> _TASK TO COMPLETE_: Continue the commentary on Ainsley's electoral strategy, starting right after its last sentence and leaving the listing aside.

> _TEXT SECTION_:
+--
Eagleton writes, ‘Much of Ainsley’s electoral strategy was formulated in her book. In it, she provides an account of the decline of social democratic parties in the Global North following the displacement of the industrial proletariat by a ‘more disparate, more atomized’ working class, and propose a route back to power.’
And –
‘First, writes Ainsley, progressives must accept that ‘class warfare is dead as a narrative, as it doesn’t resonate for people’: nor does ‘an ideological view of the state’, focused on issues like privatisation or democratisation. Instead of clinging to these passe perspectives, parties should ‘start with what the public think.’
Writes Ainsley, ’These are values that are deeply ingrained in British society and that cut across class that all politicians would do well to understand. Basically, parties should move closer to where the public is, rather than expect the public to come to them.’
In short, what this political Spice Girl really means is – Tell us what you want, what you really, really want. Tell us how to think and we will make it happen. Get rid of all foreigners? Tell me what you want, what you really, really want. Rootless cosmopolitans are ruining your lives? Yes, well. A bit over the top but yes, you have a point. We see what you mean and if that’s what you really, really want. Tell us!’
In her book, Ainsley cites a survey from early 2015 in which a sample group of 1,771 people were shown a list of twenty-eight different values and asked to pick their favourites.
Keir Starmer in the Emperor’s box at a Labour Party circus . . .
. . . thumbs up for Blue Labour but thumbs down for Corbyn’s brand of socialism
Writes Eagleton, ’The data showed that family hard work, fairness and decency were the most popular. Therefore, she concludes, the way to resuscitate social democracy is simple. Parties must develop harmonies with their ‘core values.’ If the centre left is seen as aloof, this impression can be remedied by activating the ‘moral foundation’ of the electorate. If the working class is atomised, it can be re-united by an organisation that understands these ethical imperatives.’
Winning words to persuade working class voters in the Red Wall constituencies?
+--
> _RECORDED INFORMATION_:
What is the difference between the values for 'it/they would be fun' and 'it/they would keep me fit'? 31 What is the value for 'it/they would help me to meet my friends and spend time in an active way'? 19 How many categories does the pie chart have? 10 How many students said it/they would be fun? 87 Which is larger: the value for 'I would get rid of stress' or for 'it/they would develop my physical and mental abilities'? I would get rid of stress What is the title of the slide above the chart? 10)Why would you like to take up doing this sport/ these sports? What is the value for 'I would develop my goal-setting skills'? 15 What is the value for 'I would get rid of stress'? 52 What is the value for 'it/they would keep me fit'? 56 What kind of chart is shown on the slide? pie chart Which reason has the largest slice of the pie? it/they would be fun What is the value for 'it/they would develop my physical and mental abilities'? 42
+--
> _RESPONSE TO THIS TASK_:
Hannah Arendt knew a thing or two about what happens when catchy slogans replace meaningful policy. She wrote over seventy years ago in her seminal work ‘The Origins of Totalitarianism’ that people get to breaking point when they see more and more wealth flowing into fewer and fewer utterly useless hands.
She wrote – ‘Persecution of powerless or power-losing groups may not be a very pleasant spectacle, but it does not spring from human meanness alone. What makes men obey or tolerate real power and, on the other hand, hate people who have wealth without power, is the rational instinct that power has a certain function and is of some general use. Only wealth without power or aloofness without a policy are felt to be parasitical, useless, revolting because such conditions cut all the threads which hold men together.’
Aloofness without a policy – four words that sum-up the Conservatives under Boris Johnson, Lis Truss and now Dishy Rishi.
And now Blue Labour under Sir Keir?
Towards the end of this book, I had to smile and thought – Well, if Claire Ainsley gets the push, she could always get a job as a Conservative Party speech-writer.
Were that to happen, working-class voters should put on blue shirts with red ties and whistle a happy tune as Brian was told to do in the Monty Python film.
The message coming down your way soon will be – Relax, learn your place, stand on the shore and wave goodbye to the good ship New Jerusalem, steered by a sad old man remembered by a few funny old -time socialists who supported the Captain Ahab of British socialism, now on his way to another ocean without a harpoon where on stormy and life-threatening waters even the most dangerous of whales has turned friendly and blue.